The mole is 5-7 inches long, black, tunnels underground and rarely leaves their tunnels. They eat earthworms, grubs and beetles. They have wide front feet, made for digging.
Slightly larger than moles, voles can be very troublesome in the garden. They eat bulbs, tubers, grasses and herbaceous plants. They make tunnels, too, but they also will make use of the moles' tunnels and will eat roots of your plants. They'll eat bark off the trees and can kill young saplings by girdling them with their gnawing.
Voles are black, gray, or brown and have a shorter tail than a mouse. Do NOT use poisons to control voles, because other animals can be poisoned when eating voles, such as dogs and cats, which both find voles to be tasty.
Shrews are smaller than moles and voles, being 4-5 inches long. They have a pointy snout, and a short tail like the vole. They are insectivores and are not considered to be harmful to the garden. They can be seen foraging above ground in search of food (nuts, insects, and worms), unlike moles and voles, which tend to stay underground. They do resemble pointy-nosed mice, but aren't even related to mice and aren't rodents, as mice are.

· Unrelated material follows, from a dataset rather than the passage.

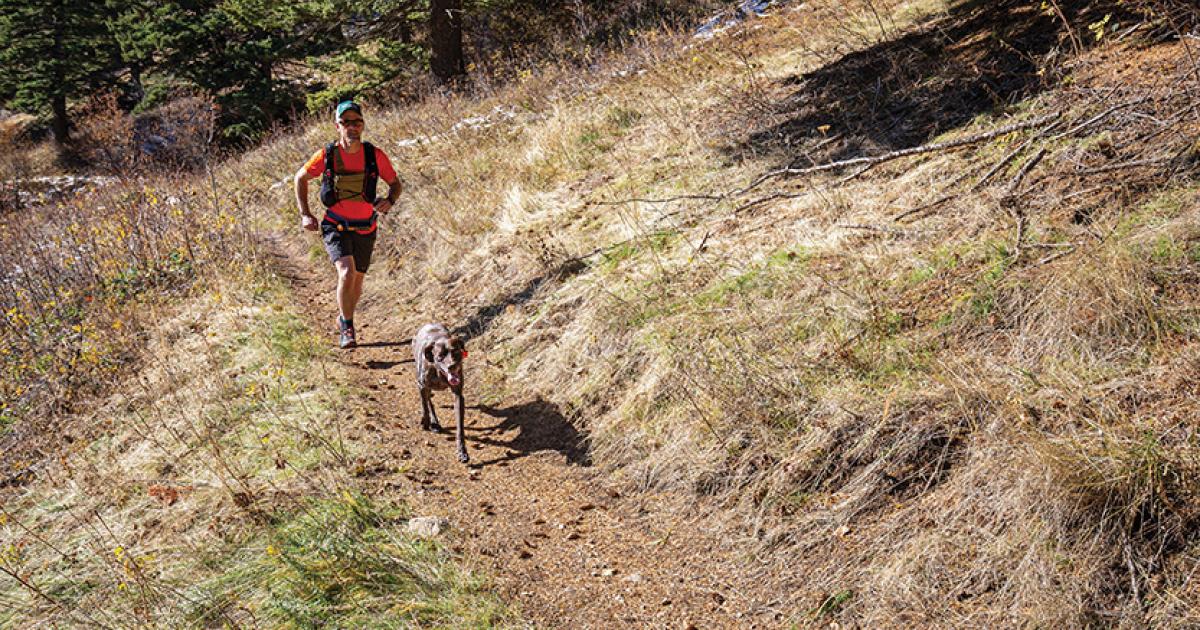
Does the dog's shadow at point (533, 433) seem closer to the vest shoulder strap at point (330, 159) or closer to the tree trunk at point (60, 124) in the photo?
the vest shoulder strap at point (330, 159)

Shrews hold nearly 10% of their mass in their brain, which is the highest brain to body mass ratio of all animals (including humans). ~Wikipedia reference
Shrews are not tasty to cats, although they will play with them and chase them. In fact, many shrews contain a toxin that can prove to be fatal to some animals that eat them or those that are bitten by them. They also emit an odor that may warn predators to stay away.
And now that I've done this bit of research about moles and voles and shrews, I'd bet my buttons that the one we saw today was a shrew. It had a pointy nose, and seemed to be frantically looking for something in the grass.
|"What's that smell??"|
|"What the ..."|
Perhaps the most telling factor was that the cats were hesitant to get close to it, and the few times they did, they jumped back as if the Not-Mouse tried to bite them. After about 15 minutes of watching the Not-Mouse run around, both Lily and Sam lost interest and walked away. The Not-Mouse continued about its business of rooting around in the grass. I lost interest, too.
|"Looks like a mouse, don't it, Sam?"|
|"Do you smell it, too?"|
|"I told you it wasn't no mouse!"|
The taming of the shrew? I think it was the shrew that was doing the taming today.